**What is needed**
Echo the part of the student-engagement analysis that starts at the words "# to display" and ends after "or test hypotheses.".

**Text block**
--- START ---

In contrast, Module 2 shows much greater variation in student engagement and completion. While some students again completed all steps (100% completion), many others dropped off earlier. Completion rates in Module 2 span a wide spectrum—from full completion down to just 2 out of 21 steps (9.5%). This disparity suggests that Module 2 might have been more challenging, longer, or less engaging for some students.

Overall, this analysis reveals a drop in full engagement from Module 1 to Module 2, potentially highlighting areas where improvements in content design or pacing may be beneficial in maintaining student motivation and progress.

## Task 5: Identify Atypical Step Completion Patterns

__Objective:__
Detect students with non-standard learning behavior based on how they interact with steps.

Define 3 Behavior Groups:

Group I – Students who submit a correct attempt, followed by an incorrect one

Group II – Students who make multiple correct attempts on the same step

Group III – Students who make only incorrect attempts on a step

Sort by: group number (I–III), then descending steps_count, then by student name.

__Goal:__
Help identify which assignments might confuse or intrigue students and may benefit from revision or clarification.

In [None]:
query_task_5 = """

-- Steps where the student first submitted a correct answer and then a wrong one

WITH group_I AS (
    SELECT 
        student_name,
        step_id,
        CASE 
            WHEN LEAD(result) OVER (
                PARTITION BY student_id, step_id 
                ORDER BY submission_time
            ) = 'wrong' AND result = 'correct' 
            THEN 1
            ELSE 0
        END AS error_after_success
    FROM step_student 
    JOIN student USING (student_id)
),

-- Steps where the student submitted multiple correct answers

group_II AS (
    SELECT 
        student_name,
        step_id
    FROM step_student
    JOIN student USING (student_id)
    WHERE result = 'correct'
    GROUP BY student_name, step_id
    HAVING COUNT(*) >= 2
),

-- Steps where the student never submitted a correct answer

group_III AS (
    SELECT 
        student_name,
        step_id
    FROM step_student 
    JOIN student s USING (student_id)
    GROUP BY student_name, step_id
    HAVING SUM(CASE WHEN result = 'correct' THEN 1 ELSE 0 END) = 0
)

-- Combine all three groups and count steps per student in each group

SELECT 
    'I' AS group_name, 
    student_name, 
    COUNT(step_id) AS steps_count
FROM group_I
WHERE error_after_success = 1
GROUP BY student_name

UNION

SELECT 
    'II', 
    student_name, 
    COUNT(step_id)
FROM group_II
GROUP BY student_name

UNION

SELECT 
    'III', 
    student_name, 
    COUNT(step_id)
FROM group_III
GROUP BY student_name

ORDER BY group_name, steps_count DESC, student_name;

"""

atypical_groups = pd.read_sql(query_task_5, conn)
atypical_groups.head()

# to display all rows uncomment this command:
# atypical_groups

### Conclusion:

Based on the classification of student interactions with course steps, we observe three key behavioral patterns:

__Group I — Correct Answer Followed by a Wrong One__
Interpretation: This behavior may indicate that students were experimenting or trying to understand how the testing system works. For example, they might intentionally try different inputs after solving the task correctly to explore system boundaries or test hypotheses.

__Group II — Multiple Correct Submissions for the Same Step__
Interpretation: This suggests that students were refining their solutions. They might be optimizing their code, trying different approaches, or aiming for better efficiency and clarity—even after receiving a correct result. This reflects an active learning mindset.

__Group III — Never Submitted a Correct Answer__
Interpretation: These students likely struggled with the specific content of the step or lost motivation. These steps may require further review to ensure clarity, support materials, or guidance for learners who get stuck.

--- END ---

**Data excerpt**
--- START ---

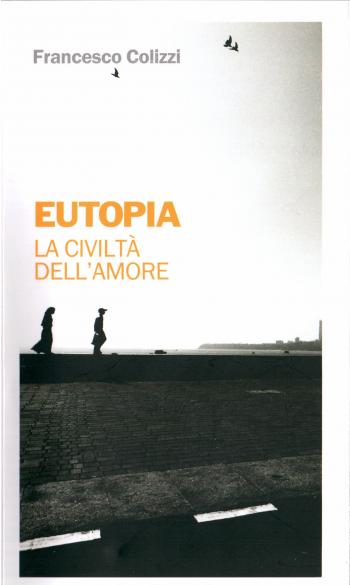 Presentazione del volume di Francesco Colizzi - Eutopia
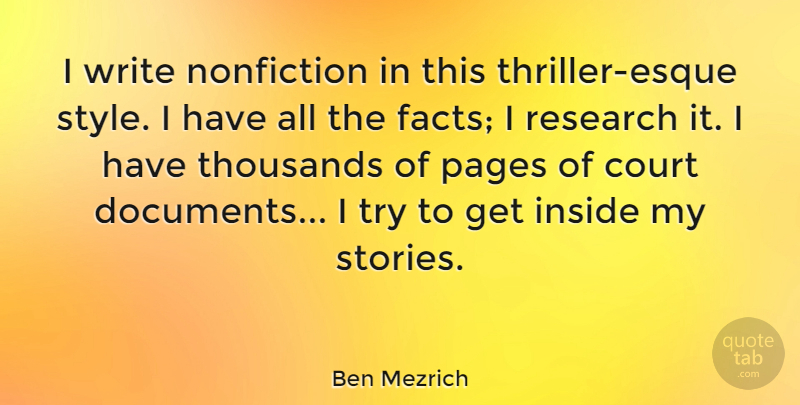 Ben Mezrich Quote About Writing, Style, Trying: I Write Nonfiction In This...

--- END ---

**Response to this task**
# to display all rows uncomment this command:
# atypical_groups

### Conclusion:

Based on the classification of student interactions with course steps, we observe three key behavioral patterns:

__Group I — Correct Answer Followed by a Wrong One__
Interpretation: This behavior may indicate that students were experimenting or trying to understand how the testing system works. For example, they might intentionally try different inputs after solving the task correctly to explore system boundaries or test hypotheses.